Самсонов вскочил, сдержанно произнес:
— Хватит, комиссар! Не будем обсуждать командирские решения! Перейдем лучше к следующему вопросу...
После собрания под царь-дубом я прошмыгнул к ручью, разулся, опустил в студеную воду ушибленную ногу — опухоль еще не спала — и с полчаса сидел, раздумывая над пережитым позором. «Дон Кихот — так тот хоть ринулся на мельницы, а мы от телеги бежали!..» — казнил я себя.

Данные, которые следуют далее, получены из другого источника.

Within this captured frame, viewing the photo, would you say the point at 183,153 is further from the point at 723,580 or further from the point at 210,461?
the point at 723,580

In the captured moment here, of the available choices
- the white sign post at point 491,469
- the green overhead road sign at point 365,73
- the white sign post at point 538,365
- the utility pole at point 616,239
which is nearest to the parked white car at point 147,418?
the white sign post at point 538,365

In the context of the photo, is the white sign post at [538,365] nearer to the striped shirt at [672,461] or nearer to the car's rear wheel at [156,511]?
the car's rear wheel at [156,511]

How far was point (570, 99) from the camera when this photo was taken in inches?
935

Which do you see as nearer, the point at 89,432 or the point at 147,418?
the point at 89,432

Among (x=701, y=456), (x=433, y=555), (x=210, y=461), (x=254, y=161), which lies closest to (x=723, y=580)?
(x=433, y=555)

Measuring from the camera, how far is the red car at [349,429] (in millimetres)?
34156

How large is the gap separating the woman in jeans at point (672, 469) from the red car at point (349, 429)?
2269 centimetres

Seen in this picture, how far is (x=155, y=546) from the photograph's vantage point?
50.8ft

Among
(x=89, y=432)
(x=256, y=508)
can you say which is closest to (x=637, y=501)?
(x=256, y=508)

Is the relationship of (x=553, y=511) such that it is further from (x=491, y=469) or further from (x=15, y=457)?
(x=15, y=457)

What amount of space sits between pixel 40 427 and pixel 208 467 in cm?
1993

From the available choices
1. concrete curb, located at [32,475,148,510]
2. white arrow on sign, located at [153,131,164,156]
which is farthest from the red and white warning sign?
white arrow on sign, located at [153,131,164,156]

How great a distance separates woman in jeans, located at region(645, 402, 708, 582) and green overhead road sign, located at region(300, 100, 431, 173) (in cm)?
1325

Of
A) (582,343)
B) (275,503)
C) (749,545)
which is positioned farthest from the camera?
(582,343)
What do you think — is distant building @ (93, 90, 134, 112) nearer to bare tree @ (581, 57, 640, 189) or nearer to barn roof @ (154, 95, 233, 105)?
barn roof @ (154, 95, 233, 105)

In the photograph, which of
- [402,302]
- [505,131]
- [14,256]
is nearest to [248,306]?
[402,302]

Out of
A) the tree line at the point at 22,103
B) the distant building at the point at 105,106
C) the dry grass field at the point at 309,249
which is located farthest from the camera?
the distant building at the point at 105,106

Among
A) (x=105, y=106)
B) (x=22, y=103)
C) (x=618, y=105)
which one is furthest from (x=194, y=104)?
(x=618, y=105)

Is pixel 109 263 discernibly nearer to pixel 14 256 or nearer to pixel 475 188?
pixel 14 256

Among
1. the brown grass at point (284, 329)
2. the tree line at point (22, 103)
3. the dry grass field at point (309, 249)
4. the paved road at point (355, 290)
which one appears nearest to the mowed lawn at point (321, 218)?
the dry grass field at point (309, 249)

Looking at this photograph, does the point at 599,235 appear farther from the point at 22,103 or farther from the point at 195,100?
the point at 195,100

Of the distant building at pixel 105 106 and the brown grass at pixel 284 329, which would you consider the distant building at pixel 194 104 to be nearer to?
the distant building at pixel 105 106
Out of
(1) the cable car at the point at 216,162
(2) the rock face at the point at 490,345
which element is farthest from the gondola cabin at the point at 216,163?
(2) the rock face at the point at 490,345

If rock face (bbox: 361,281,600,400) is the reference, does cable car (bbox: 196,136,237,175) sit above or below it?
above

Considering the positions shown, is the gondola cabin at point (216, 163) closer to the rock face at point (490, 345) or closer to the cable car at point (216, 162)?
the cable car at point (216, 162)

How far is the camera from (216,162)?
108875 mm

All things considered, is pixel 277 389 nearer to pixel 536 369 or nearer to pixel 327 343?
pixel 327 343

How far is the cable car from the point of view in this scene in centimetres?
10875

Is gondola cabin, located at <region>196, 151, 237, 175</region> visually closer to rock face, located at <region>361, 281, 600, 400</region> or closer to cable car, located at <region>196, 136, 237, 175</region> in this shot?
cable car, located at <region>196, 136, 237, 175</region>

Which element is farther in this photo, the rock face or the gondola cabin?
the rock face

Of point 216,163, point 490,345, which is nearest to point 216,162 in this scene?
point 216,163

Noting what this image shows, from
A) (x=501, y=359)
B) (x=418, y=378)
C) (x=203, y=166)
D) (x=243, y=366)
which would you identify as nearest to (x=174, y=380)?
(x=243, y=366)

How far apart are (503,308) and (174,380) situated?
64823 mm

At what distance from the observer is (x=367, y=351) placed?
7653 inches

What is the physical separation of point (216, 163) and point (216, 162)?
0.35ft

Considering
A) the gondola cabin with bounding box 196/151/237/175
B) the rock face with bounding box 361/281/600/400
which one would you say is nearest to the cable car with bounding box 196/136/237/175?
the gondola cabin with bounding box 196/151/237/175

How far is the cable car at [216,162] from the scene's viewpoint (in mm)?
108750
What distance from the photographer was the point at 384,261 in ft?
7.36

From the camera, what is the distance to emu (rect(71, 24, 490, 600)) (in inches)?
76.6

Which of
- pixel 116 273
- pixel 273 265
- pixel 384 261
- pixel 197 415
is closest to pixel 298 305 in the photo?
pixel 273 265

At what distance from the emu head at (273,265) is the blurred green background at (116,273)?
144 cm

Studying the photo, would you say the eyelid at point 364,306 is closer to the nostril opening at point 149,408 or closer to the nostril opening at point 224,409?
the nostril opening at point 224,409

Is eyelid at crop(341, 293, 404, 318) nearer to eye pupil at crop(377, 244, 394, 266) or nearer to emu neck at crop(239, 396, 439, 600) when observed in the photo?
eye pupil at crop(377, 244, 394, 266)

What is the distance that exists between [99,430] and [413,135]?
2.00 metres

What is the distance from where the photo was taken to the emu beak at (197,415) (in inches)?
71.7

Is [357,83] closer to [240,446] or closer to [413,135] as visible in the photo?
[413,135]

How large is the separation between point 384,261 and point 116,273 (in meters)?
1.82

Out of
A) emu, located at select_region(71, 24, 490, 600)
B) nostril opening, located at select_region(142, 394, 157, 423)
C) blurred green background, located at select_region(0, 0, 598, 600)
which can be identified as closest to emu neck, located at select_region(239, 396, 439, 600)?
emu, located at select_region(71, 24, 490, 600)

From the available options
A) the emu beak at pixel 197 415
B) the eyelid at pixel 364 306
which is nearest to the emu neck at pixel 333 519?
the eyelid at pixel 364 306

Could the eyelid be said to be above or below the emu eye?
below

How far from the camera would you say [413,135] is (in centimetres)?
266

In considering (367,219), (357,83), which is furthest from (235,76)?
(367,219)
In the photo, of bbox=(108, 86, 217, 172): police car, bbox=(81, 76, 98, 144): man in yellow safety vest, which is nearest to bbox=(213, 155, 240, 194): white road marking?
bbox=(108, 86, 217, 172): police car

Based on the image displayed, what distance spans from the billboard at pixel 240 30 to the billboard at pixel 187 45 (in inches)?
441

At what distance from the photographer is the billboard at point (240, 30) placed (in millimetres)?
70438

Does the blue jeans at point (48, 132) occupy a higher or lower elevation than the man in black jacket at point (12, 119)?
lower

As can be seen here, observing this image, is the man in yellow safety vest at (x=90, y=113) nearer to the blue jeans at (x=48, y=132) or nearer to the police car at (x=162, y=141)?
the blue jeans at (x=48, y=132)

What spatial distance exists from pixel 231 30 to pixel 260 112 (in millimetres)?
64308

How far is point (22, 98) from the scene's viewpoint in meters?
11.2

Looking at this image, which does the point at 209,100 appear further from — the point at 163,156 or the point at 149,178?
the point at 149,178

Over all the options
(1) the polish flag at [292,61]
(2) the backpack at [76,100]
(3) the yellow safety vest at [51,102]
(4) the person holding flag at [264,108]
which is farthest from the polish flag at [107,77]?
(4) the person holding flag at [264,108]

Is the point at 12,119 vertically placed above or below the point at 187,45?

Все же это был полезный урок: мы узнали, что самое страшное на войне — это страх. Надо как-то дисциплинировать свое воображение, держать его в узде — у Кухарченко, поди, вообще никакого воображения нет, вот ему и не померещились танки. Вновь решаю: скорее надо освоиться с нашим театром поенных действий — с деревней, чтобы не попадать впросак. И еще один вывод: правила «куда все, туда и я» не всегда следует придерживаться.
Приковыляв обратно в лагерь, я улегся на солнышке, за шалашами, укрылся плащ-палаткой от злорадно гудевших комаров и тотчас уснул — так измучил меня весь этот неудачный поход.
Чуток сон партизана: одним ухом он спит, другим слышит и просыпается от малейшего подозрительного шороха. Сну его не мешают говор и гогот бодрствующих друзей, но достаточно шепнуть «тревога» или «немцы», как он уже стоит на ногах, еще не понимая причины внезапного своего пробуждения, но уже с пальцем на спусковом крючке.
Лешке-атаману пришлось содрать с меня трофейное одеяло, чтобы заставить оторваться от снившегося мне кошмара школьных экзаменов. Мой вопрошающий взор вызвал взрывы смеха у столпившихся вокруг зубоскалов. Заикаясь от душившего его смеха, Кухарченко схватил и рывком поставил меня на ноги.
— Гильзы у него отберите! — провизжал дурным голосом Щелкунов, размазывая слезы по багровому лицу.
— Какие гильзы?
— Гильзы, которыми ведут счет убитым немцам, полицаям, старостам...
— Не храню. А в чем дело?
— Бургомистра Кульшичей помнишь?
— Того, что мы с Колькой расстреляли? — не без гордости спросил я.
Кухарченко грохнулся наземь, забрыкал в воздухе ногами, схватился за живот, исходя истошным воем под исступленный хохот всех собравшихся.
— Бургомистр жив! — услышал я за спиной унылый голос и, обернувшись, увидел
Барашкова, нахмуренного, красного, злого.
— Жив иуда и даже не ранен, окаянный! Пуля сквозь рубаху прошла, а он, артист, в обморок грохнулся.
— Воскрес иуда-бургомистр! Ой, не могу! — захлебывался Кухарченко.
— Жив?! — сказал я, удивляясь тому, что во мне поднималось, перебарывая конфузный стыд, чувство облегчения.
— Надо доконать его! — сказал Барашков. — Ты пойдешь со мной, Витька?